BASINGER: I always loved these days.

KAYE: The Baldwin-Basinger love affair began in 1991 on the set of the romantic comedy, "The Marrying Man". They wed two years later and had a child.

On-screen, they had continued success with 1994's "The Getaway". But off-screen, trouble was brewing.

LEVIN: When things were good, they were passionate. And you know what? They're still passionate. The passion has just turned from love to hate.

KAYE (on camera): The TThe marriage ended in December 2000, when the couple separated. A month later, Basinger filed for divorce. It was granted the following year.

Until now, the couple has shared custody of their daughter, Ireland. But in response to Baldwin's phone message, a judge has forbidden him from contacting his daughter until a hearing in June.

Randi Kaye, CNN, New York.


COOPER: You just heard some portions of the angry phone call. Here's more of what he said. In fact, here's the whole recording.

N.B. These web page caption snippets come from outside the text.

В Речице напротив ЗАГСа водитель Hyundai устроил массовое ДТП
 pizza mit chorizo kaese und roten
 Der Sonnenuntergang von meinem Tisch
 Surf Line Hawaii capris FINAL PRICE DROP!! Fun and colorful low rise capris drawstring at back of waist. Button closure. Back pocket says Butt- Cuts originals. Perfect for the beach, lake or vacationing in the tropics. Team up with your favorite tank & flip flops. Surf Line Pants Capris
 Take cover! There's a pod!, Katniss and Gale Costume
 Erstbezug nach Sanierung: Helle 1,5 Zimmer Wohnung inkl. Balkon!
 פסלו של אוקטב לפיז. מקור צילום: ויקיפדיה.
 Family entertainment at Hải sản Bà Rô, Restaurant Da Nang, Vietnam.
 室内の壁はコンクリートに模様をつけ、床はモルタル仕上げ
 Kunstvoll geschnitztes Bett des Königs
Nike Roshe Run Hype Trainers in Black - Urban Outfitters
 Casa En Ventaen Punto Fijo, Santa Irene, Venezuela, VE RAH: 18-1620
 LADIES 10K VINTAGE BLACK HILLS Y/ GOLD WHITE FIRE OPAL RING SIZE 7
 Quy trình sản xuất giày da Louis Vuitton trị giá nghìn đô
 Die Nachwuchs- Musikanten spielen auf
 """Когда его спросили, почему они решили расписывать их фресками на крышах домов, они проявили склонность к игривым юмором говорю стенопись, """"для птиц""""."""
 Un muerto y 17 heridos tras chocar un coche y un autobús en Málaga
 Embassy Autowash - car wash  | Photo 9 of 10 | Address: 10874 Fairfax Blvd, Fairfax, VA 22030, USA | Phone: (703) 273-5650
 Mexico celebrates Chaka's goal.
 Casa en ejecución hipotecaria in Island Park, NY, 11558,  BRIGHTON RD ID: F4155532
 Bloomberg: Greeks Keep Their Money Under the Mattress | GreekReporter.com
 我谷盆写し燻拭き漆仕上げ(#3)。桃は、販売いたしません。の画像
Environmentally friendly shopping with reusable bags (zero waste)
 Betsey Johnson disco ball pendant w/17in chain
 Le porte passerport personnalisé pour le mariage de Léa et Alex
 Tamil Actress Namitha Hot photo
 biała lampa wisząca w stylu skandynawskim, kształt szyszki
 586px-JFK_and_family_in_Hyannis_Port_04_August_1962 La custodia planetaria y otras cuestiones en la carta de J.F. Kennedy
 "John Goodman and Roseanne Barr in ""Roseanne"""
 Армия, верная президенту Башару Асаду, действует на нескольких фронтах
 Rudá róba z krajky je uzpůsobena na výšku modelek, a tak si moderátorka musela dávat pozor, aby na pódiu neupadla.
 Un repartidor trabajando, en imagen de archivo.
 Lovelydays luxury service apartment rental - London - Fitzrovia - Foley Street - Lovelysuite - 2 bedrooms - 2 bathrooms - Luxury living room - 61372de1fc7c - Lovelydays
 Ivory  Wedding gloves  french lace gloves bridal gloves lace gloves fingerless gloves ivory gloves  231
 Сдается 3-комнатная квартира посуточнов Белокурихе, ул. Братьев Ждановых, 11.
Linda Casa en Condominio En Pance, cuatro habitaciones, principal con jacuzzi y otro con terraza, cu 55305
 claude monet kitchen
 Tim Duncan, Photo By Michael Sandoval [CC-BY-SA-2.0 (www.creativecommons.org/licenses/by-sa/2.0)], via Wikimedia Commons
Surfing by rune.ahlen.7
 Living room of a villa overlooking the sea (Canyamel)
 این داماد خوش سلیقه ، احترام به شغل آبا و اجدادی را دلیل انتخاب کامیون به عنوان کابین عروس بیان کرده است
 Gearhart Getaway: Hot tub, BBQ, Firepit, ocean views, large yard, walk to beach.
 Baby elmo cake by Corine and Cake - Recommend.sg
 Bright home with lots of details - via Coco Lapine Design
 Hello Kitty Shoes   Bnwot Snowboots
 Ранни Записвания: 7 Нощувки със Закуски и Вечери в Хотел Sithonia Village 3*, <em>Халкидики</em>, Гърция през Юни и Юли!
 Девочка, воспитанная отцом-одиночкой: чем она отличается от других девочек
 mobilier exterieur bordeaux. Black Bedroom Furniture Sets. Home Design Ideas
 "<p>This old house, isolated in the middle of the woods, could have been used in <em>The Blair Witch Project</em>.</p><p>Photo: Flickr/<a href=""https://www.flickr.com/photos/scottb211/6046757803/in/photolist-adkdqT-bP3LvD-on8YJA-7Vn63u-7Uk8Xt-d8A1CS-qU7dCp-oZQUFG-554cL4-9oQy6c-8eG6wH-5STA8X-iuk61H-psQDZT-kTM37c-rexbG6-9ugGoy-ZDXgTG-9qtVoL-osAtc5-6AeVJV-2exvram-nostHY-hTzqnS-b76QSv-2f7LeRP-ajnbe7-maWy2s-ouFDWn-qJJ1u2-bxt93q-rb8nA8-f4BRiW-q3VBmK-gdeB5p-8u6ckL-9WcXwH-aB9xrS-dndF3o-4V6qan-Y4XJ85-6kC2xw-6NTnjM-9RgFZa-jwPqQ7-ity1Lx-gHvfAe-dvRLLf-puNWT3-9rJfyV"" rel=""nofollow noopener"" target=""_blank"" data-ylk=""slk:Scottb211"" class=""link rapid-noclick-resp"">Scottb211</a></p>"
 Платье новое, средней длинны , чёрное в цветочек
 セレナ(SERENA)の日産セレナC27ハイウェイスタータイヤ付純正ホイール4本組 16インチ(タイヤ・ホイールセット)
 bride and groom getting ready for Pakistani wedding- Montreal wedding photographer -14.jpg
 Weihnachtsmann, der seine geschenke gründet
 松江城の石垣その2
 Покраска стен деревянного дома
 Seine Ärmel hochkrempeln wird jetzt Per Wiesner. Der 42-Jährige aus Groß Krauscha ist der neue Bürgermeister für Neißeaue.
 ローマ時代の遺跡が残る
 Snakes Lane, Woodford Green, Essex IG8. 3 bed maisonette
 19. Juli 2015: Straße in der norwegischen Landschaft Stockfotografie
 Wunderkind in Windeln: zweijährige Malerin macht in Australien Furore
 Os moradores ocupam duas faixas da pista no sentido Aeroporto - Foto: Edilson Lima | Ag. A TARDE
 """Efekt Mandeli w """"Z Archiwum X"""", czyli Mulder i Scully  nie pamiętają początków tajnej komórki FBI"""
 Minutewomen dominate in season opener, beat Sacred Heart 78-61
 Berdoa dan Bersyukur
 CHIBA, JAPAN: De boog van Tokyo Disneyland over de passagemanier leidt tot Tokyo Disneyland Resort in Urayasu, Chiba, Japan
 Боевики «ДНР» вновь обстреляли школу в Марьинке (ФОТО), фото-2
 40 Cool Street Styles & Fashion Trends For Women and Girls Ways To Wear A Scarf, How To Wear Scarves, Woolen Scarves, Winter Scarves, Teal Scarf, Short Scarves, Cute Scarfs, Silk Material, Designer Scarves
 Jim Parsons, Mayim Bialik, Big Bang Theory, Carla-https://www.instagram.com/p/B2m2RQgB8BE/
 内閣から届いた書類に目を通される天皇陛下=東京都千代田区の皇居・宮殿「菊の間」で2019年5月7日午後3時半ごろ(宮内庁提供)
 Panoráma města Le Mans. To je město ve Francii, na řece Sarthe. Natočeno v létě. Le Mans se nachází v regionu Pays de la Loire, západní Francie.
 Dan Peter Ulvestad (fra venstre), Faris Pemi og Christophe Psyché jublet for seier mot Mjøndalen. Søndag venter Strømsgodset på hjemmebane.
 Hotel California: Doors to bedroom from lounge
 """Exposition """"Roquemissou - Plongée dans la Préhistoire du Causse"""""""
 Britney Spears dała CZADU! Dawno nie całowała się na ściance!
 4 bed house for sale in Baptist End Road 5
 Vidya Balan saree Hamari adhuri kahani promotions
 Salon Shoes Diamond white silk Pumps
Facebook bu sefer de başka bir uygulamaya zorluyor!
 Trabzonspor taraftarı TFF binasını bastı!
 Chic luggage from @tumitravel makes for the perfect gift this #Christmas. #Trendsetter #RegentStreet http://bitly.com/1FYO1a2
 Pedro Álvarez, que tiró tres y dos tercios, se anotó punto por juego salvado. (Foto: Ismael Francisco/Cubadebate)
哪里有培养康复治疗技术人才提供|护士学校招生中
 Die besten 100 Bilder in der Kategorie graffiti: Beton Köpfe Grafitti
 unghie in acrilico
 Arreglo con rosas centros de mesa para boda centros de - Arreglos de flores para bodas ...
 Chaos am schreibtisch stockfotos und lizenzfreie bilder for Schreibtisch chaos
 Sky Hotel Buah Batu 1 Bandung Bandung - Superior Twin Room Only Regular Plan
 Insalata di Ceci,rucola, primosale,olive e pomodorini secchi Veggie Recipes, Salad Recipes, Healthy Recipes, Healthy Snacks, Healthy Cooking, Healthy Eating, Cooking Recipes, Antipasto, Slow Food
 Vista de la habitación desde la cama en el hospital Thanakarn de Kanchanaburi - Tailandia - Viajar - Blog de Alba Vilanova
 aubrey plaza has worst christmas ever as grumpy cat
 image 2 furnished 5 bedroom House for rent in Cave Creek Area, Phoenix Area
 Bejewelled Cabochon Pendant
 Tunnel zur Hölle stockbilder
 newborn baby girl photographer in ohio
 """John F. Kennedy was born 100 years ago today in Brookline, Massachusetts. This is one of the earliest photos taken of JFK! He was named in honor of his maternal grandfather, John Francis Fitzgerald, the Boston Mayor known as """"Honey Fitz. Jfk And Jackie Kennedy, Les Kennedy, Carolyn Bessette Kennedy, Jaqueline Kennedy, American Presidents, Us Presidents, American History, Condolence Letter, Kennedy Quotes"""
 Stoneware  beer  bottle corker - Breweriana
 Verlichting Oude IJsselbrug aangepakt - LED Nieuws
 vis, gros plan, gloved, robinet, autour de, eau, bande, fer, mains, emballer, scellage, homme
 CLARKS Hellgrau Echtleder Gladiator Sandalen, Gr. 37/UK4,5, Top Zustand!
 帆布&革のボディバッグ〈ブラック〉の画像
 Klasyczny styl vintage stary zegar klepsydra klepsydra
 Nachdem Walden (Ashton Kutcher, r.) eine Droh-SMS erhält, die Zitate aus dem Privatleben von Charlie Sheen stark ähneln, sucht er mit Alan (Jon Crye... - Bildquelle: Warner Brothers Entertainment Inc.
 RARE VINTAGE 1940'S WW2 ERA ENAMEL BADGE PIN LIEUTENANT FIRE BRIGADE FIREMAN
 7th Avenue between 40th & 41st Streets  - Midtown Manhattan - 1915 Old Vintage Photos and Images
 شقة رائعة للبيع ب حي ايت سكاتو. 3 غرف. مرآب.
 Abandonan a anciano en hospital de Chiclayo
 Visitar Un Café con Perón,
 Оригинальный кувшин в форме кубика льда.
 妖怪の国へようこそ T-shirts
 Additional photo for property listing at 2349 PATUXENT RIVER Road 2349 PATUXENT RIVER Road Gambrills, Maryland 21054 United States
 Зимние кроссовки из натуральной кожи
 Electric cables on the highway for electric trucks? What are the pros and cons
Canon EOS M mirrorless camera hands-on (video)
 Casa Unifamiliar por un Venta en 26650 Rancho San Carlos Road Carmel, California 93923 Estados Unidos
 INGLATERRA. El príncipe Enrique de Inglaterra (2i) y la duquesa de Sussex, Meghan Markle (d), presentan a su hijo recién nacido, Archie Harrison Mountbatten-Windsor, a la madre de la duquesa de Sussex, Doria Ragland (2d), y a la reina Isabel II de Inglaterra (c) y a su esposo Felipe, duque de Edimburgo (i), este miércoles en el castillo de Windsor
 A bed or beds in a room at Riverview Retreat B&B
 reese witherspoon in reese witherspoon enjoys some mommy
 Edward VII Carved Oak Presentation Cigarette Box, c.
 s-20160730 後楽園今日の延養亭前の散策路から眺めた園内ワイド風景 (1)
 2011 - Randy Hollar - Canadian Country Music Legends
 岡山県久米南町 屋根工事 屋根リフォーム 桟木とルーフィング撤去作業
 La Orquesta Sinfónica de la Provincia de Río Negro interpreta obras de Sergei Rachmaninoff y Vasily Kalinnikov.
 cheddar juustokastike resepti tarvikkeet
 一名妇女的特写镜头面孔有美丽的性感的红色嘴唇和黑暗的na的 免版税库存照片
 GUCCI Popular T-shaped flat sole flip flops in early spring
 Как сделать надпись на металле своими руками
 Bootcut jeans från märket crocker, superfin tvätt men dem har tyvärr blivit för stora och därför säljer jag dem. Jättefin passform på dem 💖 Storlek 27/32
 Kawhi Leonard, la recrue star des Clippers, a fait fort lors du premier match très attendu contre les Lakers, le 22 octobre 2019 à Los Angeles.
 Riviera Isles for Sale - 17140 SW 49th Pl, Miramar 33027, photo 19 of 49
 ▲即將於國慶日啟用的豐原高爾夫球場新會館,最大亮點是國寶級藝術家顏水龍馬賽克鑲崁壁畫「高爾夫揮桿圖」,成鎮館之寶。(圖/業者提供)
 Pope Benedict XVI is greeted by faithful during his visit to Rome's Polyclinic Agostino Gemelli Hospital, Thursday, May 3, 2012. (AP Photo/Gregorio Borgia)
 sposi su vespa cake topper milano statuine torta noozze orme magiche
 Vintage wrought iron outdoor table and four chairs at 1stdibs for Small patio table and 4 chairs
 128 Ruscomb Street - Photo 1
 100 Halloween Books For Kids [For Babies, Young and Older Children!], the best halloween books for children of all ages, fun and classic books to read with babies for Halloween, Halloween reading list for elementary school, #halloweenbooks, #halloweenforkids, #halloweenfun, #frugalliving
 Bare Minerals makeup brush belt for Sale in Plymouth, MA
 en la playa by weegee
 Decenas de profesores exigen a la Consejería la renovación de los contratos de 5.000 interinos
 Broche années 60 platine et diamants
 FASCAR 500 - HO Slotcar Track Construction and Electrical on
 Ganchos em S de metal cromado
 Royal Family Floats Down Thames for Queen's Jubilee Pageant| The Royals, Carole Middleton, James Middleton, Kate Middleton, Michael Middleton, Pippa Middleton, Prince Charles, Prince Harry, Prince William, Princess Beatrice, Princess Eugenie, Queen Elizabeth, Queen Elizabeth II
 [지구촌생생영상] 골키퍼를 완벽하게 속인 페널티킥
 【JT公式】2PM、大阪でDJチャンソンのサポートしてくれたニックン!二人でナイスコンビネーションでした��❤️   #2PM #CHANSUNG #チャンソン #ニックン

Let's listen.


BALDWIN: Hey, I want to tell you something, OK? And I want to leave a message for you right now. Because again, it's 10:30 here in New York on a Wednesday and once again, I've made an ass of myself trying to get to a phone to call you at a specific time.

When the time comes for me to make the phone call, I stop whatever I'm doing and I go and I make that phone call. At 11 o'clock in the morning in New York and if you don't pick up the phone at 10 o'clock at night, and you don't even have that (expletive deleted) damned phone turned on.

I want you to know something, OK? I'm tired of playing this game with you. I'm leaving this message with you to tell you, you have insulted me for the last time. You have insulted me!

You don't have the brains or the decency as a human being. I don't give a damn that you're 12 years old or 11 years old, or that you're a child. Or that your mother is a thoughtless pain in the ass who doesn't care about what you do as far as I'm concerned.

You have humiliated me for the last time with this phone. And when I come out there next week, I'm going to fly out there for the day just to straighten you out on this issue. I'm going to let you know just how disappointed in you I am and how angry I am with you that you've done this to me again.

You've made me feel like (expletive deleted). And you've made me feel like a fool over and over and over again. And this crap you pull on me with this (expletive deleted) damned phone situation that you would never dream of doing to your mother. And you do it to me constantly. And over and over again.

I am going to get on a plane and I am going to come out there for the day, and I'm going to straighten your ass out when I see you! Do you understand me? I'm going to really make sure you get it! Then I'm going to get on a plane and I'm going to turn around and I'm going to come home.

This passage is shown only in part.